Mas, diz-se em Amy, que foi exibido no Festival de Cannes na secção da Meia-Noite, ainda haveria tempo de tudo mudar. Porque o mundo era ainda um modelo controlável, sem concertos para milhares, sem o circo de paparazzi, managers e promotores e demais figuras de autoridade paterna que Winehouse procurou e que sempre lhe faltaram – como o pai, Mitch Winehouse, que fez ruir a estabilidade familiar, abandonando-a à mãe, para regressar como conselheiro, gerindo a estrela e, o documentário deixa campo aberto a que pensemos isso, interessado sobretudo no negócio.
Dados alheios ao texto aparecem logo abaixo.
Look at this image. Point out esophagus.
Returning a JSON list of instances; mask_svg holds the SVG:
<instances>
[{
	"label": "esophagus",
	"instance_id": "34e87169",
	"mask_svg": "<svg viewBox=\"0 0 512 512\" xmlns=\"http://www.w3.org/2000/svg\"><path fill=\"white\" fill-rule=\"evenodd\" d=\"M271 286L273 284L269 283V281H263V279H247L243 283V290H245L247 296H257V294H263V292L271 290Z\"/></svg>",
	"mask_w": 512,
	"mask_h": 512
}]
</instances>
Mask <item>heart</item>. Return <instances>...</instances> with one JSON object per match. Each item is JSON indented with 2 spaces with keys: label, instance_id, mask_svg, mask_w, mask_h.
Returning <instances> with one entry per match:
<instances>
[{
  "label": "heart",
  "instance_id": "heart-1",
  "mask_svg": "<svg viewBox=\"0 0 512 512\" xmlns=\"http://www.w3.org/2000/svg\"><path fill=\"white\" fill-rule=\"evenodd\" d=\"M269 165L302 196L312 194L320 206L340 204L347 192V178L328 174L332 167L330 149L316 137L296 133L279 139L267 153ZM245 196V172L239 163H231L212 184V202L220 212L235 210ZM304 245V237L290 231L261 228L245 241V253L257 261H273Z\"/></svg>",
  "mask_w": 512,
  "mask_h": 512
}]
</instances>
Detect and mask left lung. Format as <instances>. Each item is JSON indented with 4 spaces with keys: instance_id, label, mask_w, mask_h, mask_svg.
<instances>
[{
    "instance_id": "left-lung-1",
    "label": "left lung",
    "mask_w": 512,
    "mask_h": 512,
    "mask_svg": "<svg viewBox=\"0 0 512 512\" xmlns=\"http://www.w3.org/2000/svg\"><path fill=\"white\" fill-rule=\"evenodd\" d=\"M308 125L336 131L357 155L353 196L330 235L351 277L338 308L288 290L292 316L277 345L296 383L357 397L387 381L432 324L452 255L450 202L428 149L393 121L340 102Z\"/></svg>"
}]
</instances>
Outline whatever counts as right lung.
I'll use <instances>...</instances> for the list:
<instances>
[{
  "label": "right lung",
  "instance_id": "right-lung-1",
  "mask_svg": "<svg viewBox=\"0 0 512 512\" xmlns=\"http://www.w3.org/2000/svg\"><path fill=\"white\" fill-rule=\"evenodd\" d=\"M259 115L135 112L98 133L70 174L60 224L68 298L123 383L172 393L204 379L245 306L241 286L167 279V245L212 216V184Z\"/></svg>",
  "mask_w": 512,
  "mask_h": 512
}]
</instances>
Provavelmente, se ela tivesse dito sim a essa desintoxicação, não teríamos Back to Black, com a sua escrita a vivo, pela própria, sobre o que a consumia. O trabalho sobre esse disco, diz o produtor Mark Ronson, foi um momento de catarse sobre o que se estava a passar na vida de Amy e simultaneamente a fixação de uma narrativa de autodestruição que a conduziria ao fim. Provavelmente não teríamos a estrela. Mas provavelmente, é uma hipótese verbalizada no documentário, teríamos ainda hoje Amy Winehouse e não mais uma casualty da pop, morta aos 27 anos, no dia 23 de Julho de 2011. 
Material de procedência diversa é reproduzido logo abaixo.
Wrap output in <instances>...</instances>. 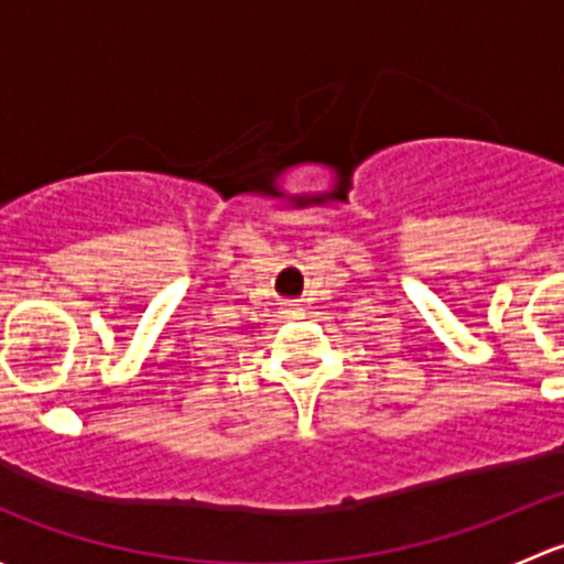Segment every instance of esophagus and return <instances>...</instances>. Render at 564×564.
I'll use <instances>...</instances> for the list:
<instances>
[{"instance_id": "1", "label": "esophagus", "mask_w": 564, "mask_h": 564, "mask_svg": "<svg viewBox=\"0 0 564 564\" xmlns=\"http://www.w3.org/2000/svg\"><path fill=\"white\" fill-rule=\"evenodd\" d=\"M283 314H286L289 318H300L303 316V308H297V305H286V308H283Z\"/></svg>"}]
</instances>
Amy comeca a documentar a vida de Amy na adolescência, o momento em que o pai tem dupla vida e, depois, abandona a filha e a mulher – momento decisivo, dizem alguns, porque foi a origem da sexualidade agressiva de Winehouse. Há Amy e as amigas, imagem que seria quebrada com o estrelato e com as drogas, e que a morte não deixou recompor. Há Amy e a cena dos bares de Camden, Londres, com a sujidade das guitarras que depois entraria para o seu jazz, para a sua música.
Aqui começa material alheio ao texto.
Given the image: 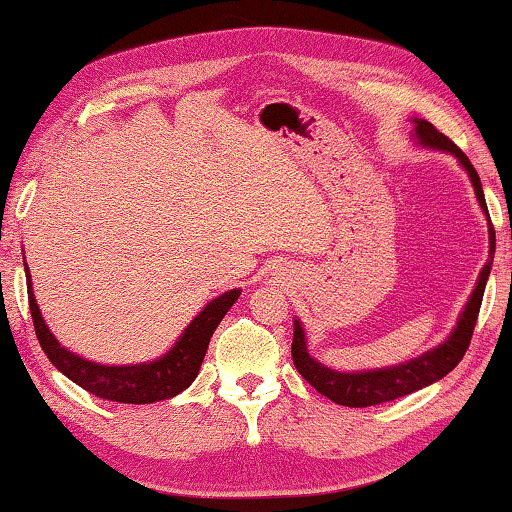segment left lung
Returning a JSON list of instances; mask_svg holds the SVG:
<instances>
[{
	"label": "left lung",
	"mask_w": 512,
	"mask_h": 512,
	"mask_svg": "<svg viewBox=\"0 0 512 512\" xmlns=\"http://www.w3.org/2000/svg\"><path fill=\"white\" fill-rule=\"evenodd\" d=\"M415 124V140L418 144L427 146V149H438L443 153L454 155V158L461 162V167L467 171V176L472 180L476 201H479L483 214L488 216V205H485L481 178L472 162L467 160V155L458 149V146L449 140L447 135L438 133L436 126L429 124L427 119H413ZM488 237H490V253L488 262L481 268L479 280H476V287L472 291L470 300H467L465 309L458 316V323L452 329V334L447 336L438 348L420 354L406 363H397L391 368H377V370H361V372H339L327 368L325 363L316 361L307 350V339L305 329H302L300 320H293V343H291V357L293 363L302 377H305L311 386L316 388L320 395L329 397V400L341 404V406H352V409H363V406H375L384 402H393L397 397L411 395L420 388L433 384V381L443 379L447 372H452L458 361L463 359V354L470 348L472 332L476 325V316H479L485 282H488L490 268H492V257H495V228L488 223Z\"/></svg>",
	"instance_id": "8db88e82"
}]
</instances>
Era a menina do papá, mas o papá quando regressou à vida dela veio com as câmaras, com os fotógrafos, com as televisões, aparentemente sem se dar conta da fragilidade da filha - como naquelas imagens em que a família está em férias, Amy a recuperar dos excessos, equilíbrio precário, e Mitch a permitir que esse processo seja invadido pelas câmaras de um reality show e acusando a filha de não ser prestável para os autógrafos dos fãs em turismo.

Amy monta esse tipo de imagens para construir uma biografia. Não há talking heads, mas a (re)utilização de uma ampla variedade de material que foi dando conta da vida em público da cantora: talk shows televisivos, concertos pequenos ou os espectáculos para multidões, como aquele em Belgrado que supostamente marcaria um comeback e que foi, afinal, o início da queda final, com a cantora perdida em palco, o olhar a vaguear, sorriso congelado, os assobios...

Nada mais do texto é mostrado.